He reached with his left hand and pulled the little knife from his neck, feeling the warm guttering of blood cascade down his chest and shoulder as the blade slid free. Staring at this knife, this other knife, this cheap piece of tourist crap, four inches of steel slick with gore. The handle splashed red too, the engraving there dark with it.
The engraving.
Grand Canyon.
Squinting, his vision beginning to fail, he turned it over in his hand, already knowing what was etched on the other side.
#1 Dad.
Abbie had known it too, when she saw it in Ryan’s backpack an hour before. Of course she had. Because she was the one who had bought it, on a family holiday for her father’s fortieth birthday.
A souvenir of a souvenir, Ryan thought vaguely. But I shouldn’t have kept it. Shouldn’t have left it in my backpack.
He dropped the little knife to the ground and pressed his hand to the jagged stab wound in his carotid artery, the throb of blood jetting hard and fast though his fingers.
Ah. Yes.
So this is what it is like.
Everything was shading into grey, his vision fluttering. He fell back into a sitting position, the big hunting knife dropping from his numb fingers.
It was a kind of ecstasy, the feel of his lifeblood pulsing from his neck with every weakening beat of his heart.

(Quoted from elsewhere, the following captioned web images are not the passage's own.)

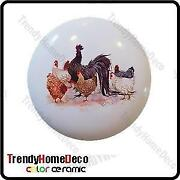 Rooster Cabinet Knobs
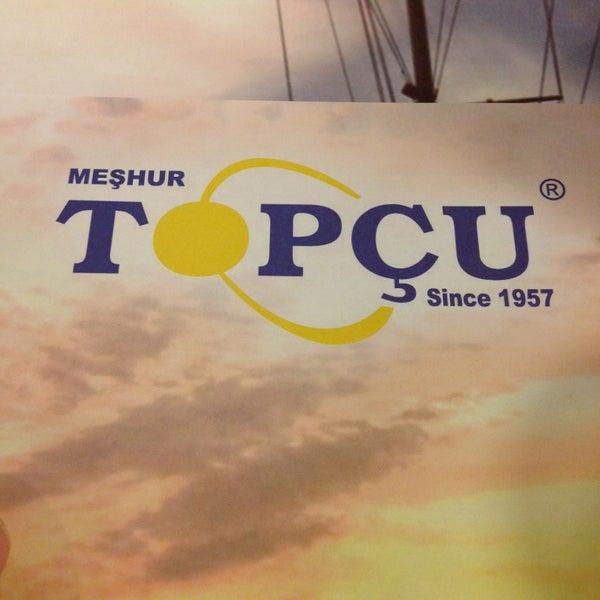 Foto diambil di Topçu Restaurant oleh Sertac G. pada 4/27/2013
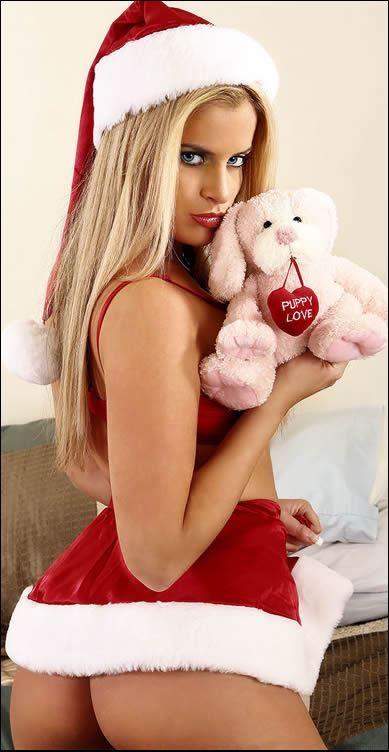 blonde Sexy christmas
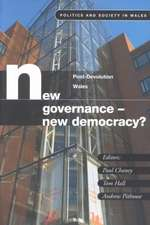 New Governance, New Democracy?: Post Devolution in Wales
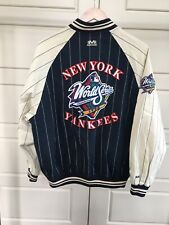 Vintage Yankees World Series Jacket Mirage 1998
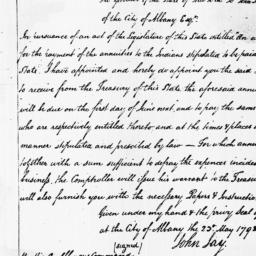 Document, 1798 May 23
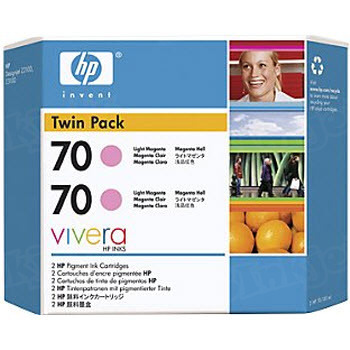 HP 70 Light Magenta Original Ink Cartridge 2PK CB346A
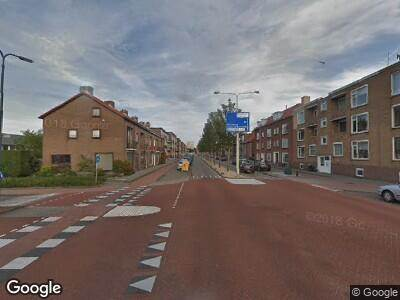 Traumahelikopter naar Paul Krugerstraat in Vlissingen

Heavy and thick, coppery and sweet and beautifully warm, beautifully real.
Life is a city of crooked streets, death the marketplace where all men meet.
Yes. The darkness was coming.
It was almost euphoric.
It was—
ONE YEAR LATER
81
Abbie
Abbie carried flowers, red and yellow, up the hill.
Two bouquets, of tulips and roses, up the winding path to the highest point where you could see the whole city spread out below. She had scattered memories of coming here with her mum and dad when she was little, allowed to wear her prettiest dress but her mum always crying. She remembered that, because she had cried too, and then they hadn’t gone there anymore. Not all together, anyway.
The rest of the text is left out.